— start —

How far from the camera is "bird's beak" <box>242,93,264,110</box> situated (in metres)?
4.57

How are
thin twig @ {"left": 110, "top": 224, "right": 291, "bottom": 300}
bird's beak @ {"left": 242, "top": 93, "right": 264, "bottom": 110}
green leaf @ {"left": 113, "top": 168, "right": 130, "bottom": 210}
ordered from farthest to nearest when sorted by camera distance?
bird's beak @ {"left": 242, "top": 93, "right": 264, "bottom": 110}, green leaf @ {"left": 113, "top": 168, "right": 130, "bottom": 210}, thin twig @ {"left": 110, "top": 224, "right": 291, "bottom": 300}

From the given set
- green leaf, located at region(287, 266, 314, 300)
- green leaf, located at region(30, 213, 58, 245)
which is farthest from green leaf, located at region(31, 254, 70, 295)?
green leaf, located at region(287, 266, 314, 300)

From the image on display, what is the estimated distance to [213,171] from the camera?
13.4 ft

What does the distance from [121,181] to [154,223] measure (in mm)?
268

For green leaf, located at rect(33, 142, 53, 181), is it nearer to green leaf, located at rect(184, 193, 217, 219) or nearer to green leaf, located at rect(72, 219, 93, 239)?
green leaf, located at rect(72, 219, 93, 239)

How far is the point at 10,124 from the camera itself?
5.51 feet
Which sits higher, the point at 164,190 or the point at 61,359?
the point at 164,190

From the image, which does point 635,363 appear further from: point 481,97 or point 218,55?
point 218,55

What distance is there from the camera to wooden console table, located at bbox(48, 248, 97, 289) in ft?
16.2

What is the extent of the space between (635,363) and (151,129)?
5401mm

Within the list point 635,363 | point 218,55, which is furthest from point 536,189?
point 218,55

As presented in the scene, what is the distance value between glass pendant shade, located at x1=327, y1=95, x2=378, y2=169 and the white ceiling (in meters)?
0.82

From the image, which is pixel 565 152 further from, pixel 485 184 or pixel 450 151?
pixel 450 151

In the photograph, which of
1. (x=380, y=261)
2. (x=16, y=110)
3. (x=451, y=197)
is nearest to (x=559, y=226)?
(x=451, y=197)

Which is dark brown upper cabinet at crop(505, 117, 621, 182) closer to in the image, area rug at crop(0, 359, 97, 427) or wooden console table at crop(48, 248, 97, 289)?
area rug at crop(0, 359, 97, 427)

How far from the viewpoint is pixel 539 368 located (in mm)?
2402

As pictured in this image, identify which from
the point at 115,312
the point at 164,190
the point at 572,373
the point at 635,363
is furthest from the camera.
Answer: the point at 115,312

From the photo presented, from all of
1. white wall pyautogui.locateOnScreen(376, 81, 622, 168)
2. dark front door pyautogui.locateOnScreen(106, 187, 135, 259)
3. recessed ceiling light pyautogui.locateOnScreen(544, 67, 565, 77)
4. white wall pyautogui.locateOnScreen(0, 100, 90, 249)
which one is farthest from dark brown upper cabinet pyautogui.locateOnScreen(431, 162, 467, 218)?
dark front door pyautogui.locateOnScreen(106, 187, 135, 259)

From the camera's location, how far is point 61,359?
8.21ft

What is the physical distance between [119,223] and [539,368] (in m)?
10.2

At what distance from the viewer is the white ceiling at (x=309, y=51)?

— end —

* **Your instructions**: Please reproduce the entire listing above line for line, with no changes.

* **Exercise answer**:
How far from the camera is "bird's beak" <box>242,93,264,110</box> situated (in metres)?
4.57

How are
thin twig @ {"left": 110, "top": 224, "right": 291, "bottom": 300}
bird's beak @ {"left": 242, "top": 93, "right": 264, "bottom": 110}
green leaf @ {"left": 113, "top": 168, "right": 130, "bottom": 210}
ordered from farthest to nearest when sorted by camera distance?
bird's beak @ {"left": 242, "top": 93, "right": 264, "bottom": 110}, green leaf @ {"left": 113, "top": 168, "right": 130, "bottom": 210}, thin twig @ {"left": 110, "top": 224, "right": 291, "bottom": 300}

From the given set
- green leaf, located at region(287, 266, 314, 300)
- green leaf, located at region(30, 213, 58, 245)
which is farthest from green leaf, located at region(31, 254, 70, 295)?
green leaf, located at region(287, 266, 314, 300)

From the image on display, what is the estimated distance to [213,171] from the camera?
13.4 ft

What does the distance from [121,181] to [154,223] measure (in mm)?
268

For green leaf, located at rect(33, 142, 53, 181), is it nearer to green leaf, located at rect(184, 193, 217, 219) or nearer to green leaf, located at rect(72, 219, 93, 239)?
green leaf, located at rect(72, 219, 93, 239)

How far is the point at 10,124 from the camera itself?
5.51 feet
Which sits higher, the point at 164,190 or the point at 61,359?
the point at 164,190

From the image, which does point 635,363 appear further from: point 481,97 or point 218,55?
point 218,55

What distance is there from the camera to wooden console table, located at bbox(48, 248, 97, 289) in ft?
16.2

What is the extent of the space between (635,363) and (151,129)?
5401mm

Within the list point 635,363 | point 218,55, which is furthest from point 536,189?
point 218,55

As presented in the scene, what is the distance value between glass pendant shade, located at x1=327, y1=95, x2=378, y2=169 and the white ceiling (in meters)?
0.82

From the image, which is pixel 565 152 further from, pixel 485 184 or pixel 450 151?
pixel 450 151

In the photograph, which of
1. (x=380, y=261)
2. (x=16, y=110)
3. (x=451, y=197)
is nearest to (x=559, y=226)?
(x=451, y=197)

Which is dark brown upper cabinet at crop(505, 117, 621, 182) closer to in the image, area rug at crop(0, 359, 97, 427) or wooden console table at crop(48, 248, 97, 289)?
area rug at crop(0, 359, 97, 427)

How far from the viewpoint is pixel 539 368 located (in mm)?
2402

As pictured in this image, identify which from
the point at 115,312
the point at 164,190
the point at 572,373
the point at 635,363
is furthest from the camera.
Answer: the point at 115,312

From the photo presented, from all of
1. white wall pyautogui.locateOnScreen(376, 81, 622, 168)
2. dark front door pyautogui.locateOnScreen(106, 187, 135, 259)
3. recessed ceiling light pyautogui.locateOnScreen(544, 67, 565, 77)
4. white wall pyautogui.locateOnScreen(0, 100, 90, 249)
which one is farthest from dark brown upper cabinet pyautogui.locateOnScreen(431, 162, 467, 218)?
dark front door pyautogui.locateOnScreen(106, 187, 135, 259)

From the camera's location, how far is point 61,359?
8.21ft

What is the physical distance between [119,223] and [539,368] (in m)?
10.2

At what distance from the viewer is the white ceiling at (x=309, y=51)?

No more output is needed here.